In a recent note to clients, Singular Research reduced estimates and maintained their SELL rating on Tech Data (TECD) following Q2 earnings (see conference call transcript). The firm cited fundamental deterioration masked by share repurchase and currency gains; weak demand in North America; and pricing pressures which lead to lower margins and worse than expected EPS. Key excerpts follow:
Tech Data reported revenues that were at the upper end of its guidance, but below our forecast. EPS was below our forecast and consensus estimates. The increasing pricing pressures that management had reported at the end of Q1:09 continued through Q2:09. Price competition remains particularly acute in large accounts in the Americas. Demand for IT products also is weakening further, particularly in the US.

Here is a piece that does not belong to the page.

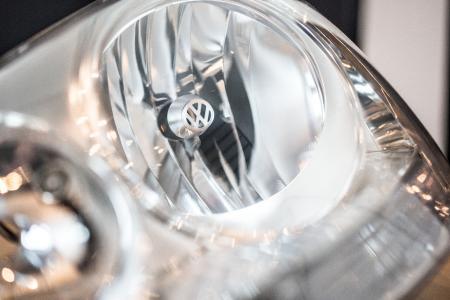 Miniobjekt mit maximaler Wirkung: Das Material für die Strahlenkranzblende in Fahrzeugen namhafter Automobilhersteller kommt als Spaltband von der Rolle, geliefert von thyssenkrupp in Duisburg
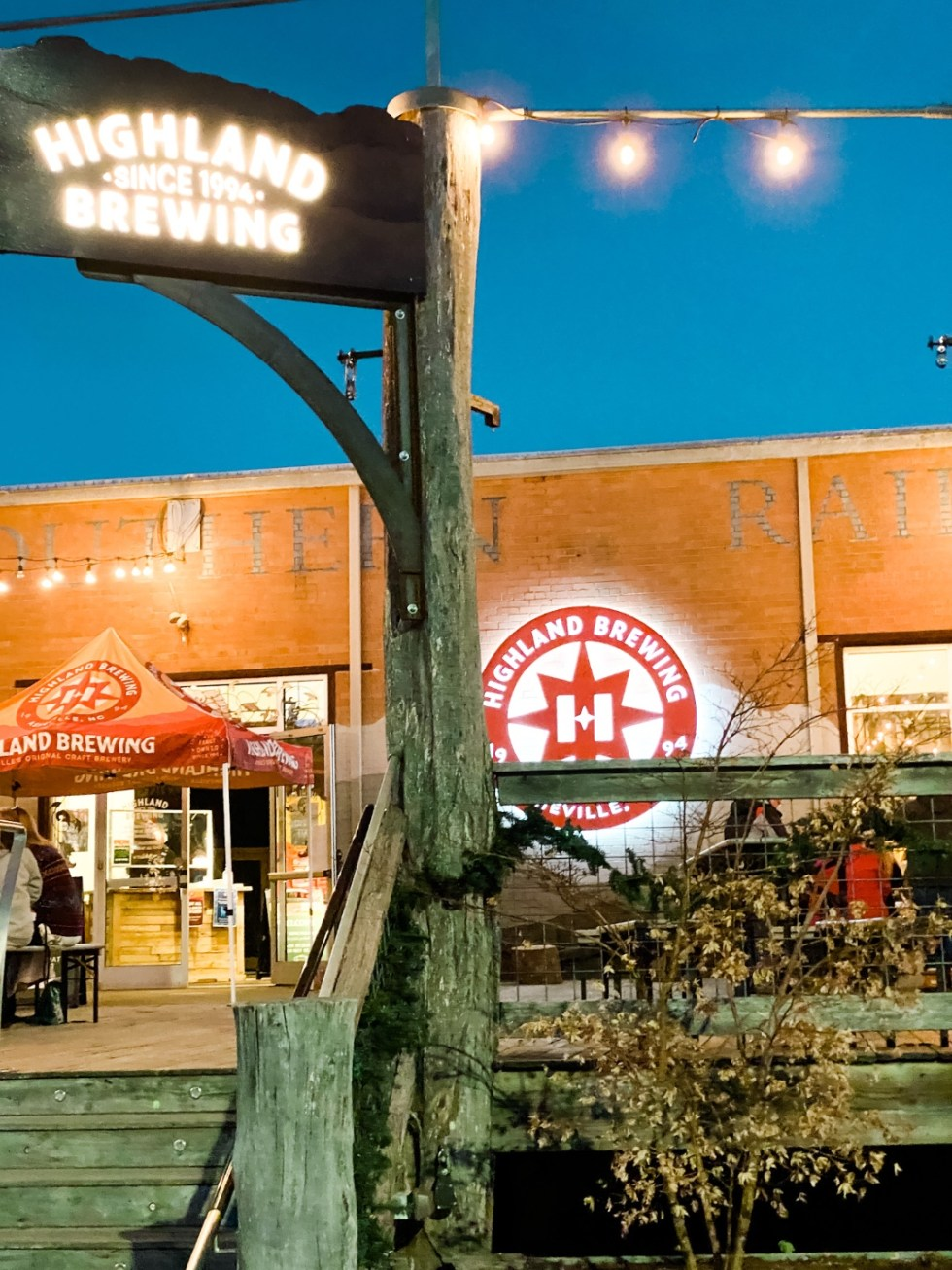 Christmas in Asheville: a Weekend Getaway During the Holidays - I'm Fixin' To - @imfixintoblog |Christmas in Asheville NC by popular NC lifestyle blog, I'm Fixin' To: image of Highland Brewing Co.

Despite strong Latin American revenue growth of 40%, total revenues from the Americas segment was down 3.3%, worse than company guidance. European revenue growth of 23.9% was supported by the strong Euro and contributions from the Scribona acquisition.
On a same store basis, European revenues grew approximately 2%. The company is maintaining its pricing discipline, walking away from deals that to not meet its profitability targets. Margins declined in the Americas and remain weak in Europe. In the quarterly conference call, management repeated its view of an uncertain environment that is mixed with pockets of strength amid general weakness. The tough pricing environment continues, and the company reports signs of a developing slowdown in IT spending.
The Scribona acquisition is propping up European revenues, but integration costs make it dilutive in FY:09. TECD customers are not seeing any change in their IT spending plans in the next two quarters. The company bought back 2.4 million shares or 4.6% of shares outstanding in the quarter.
We perceive this as a sign of a lack of investment opportunities for TECD. Despite the stock buyback, EPS declined 14.7%. We are decreasing our FY:09 revenue and EPS forecasts due to the soft Q2:09 and company guidance that is weaker than our previous forecast. Despite our above consensus projections, the company is not earning its calculated cost of capital. We reiterate our SELL rating.